New Delhi, 21 December 2004
Pakistan has recently been promised eight fully equipped PC3 Orions, Harpoons, Anti Missile Phalanx Guns, TOW missiles and now F16s from USA and that must come as a boost to Gen Musharraf.
Now we also learn how much the Saudis will get from Pakistan, besides the personnel who assist them, in return for oil. A US report also indicated Pakistan's nuclear arsenal was bigger than India's. Surely Saudi Arabia can come to an understanding on that arsenal with Pakistan –– K Subrahmanyam had once told us when the Saudis got Long range missiles from China in the late 70s, and it created a furore. Pakistan recently tested the Ghauri and the Ghaznavi, Hatf II and III missiles. They are imbibing technology well it seems and the Khalid tank is a success.
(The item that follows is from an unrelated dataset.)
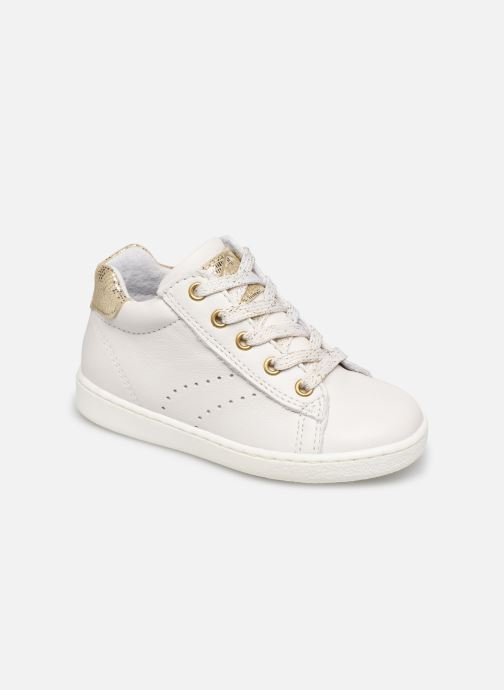 Sneakers P-L-D-M By Palladium SANARY SVG Wit detail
How come Pakistan, with a comparatively small industrial base, was able to develop such a sophisticated domestic weapons industry –– in aircraft, tanks, armoured vehicles, missiles,, nuclear technology and submarines? This is a question posed by a friend who posted the interesting article below.
The answer he gives –– it’s easier for them to develop the required political thinking and muscle to undertake a weapons development and production programme in the absence of a democratically elected government, with all its attendant political pulls and pressures. But that still does not absolve our politico-bureaucratic establishment from the blame accruing to them in this matter. RM Pranab Mukherjee has the right ideas, but we guess that he too is bogged down in politics and has little experience in Defence Industry, which he is learning about and fast. Inter Service rivalry and DRDO interests are what need to be guarded against.
At this juncture we see an FIR against Railways Minister Laloo Prasad and the opposition will no doubt take full advantage of this –– as Ram Vilas Paswan claps his hands in joy. In India the bureaucrats have the larger responsibility. In Pakistan it is the Military which decides.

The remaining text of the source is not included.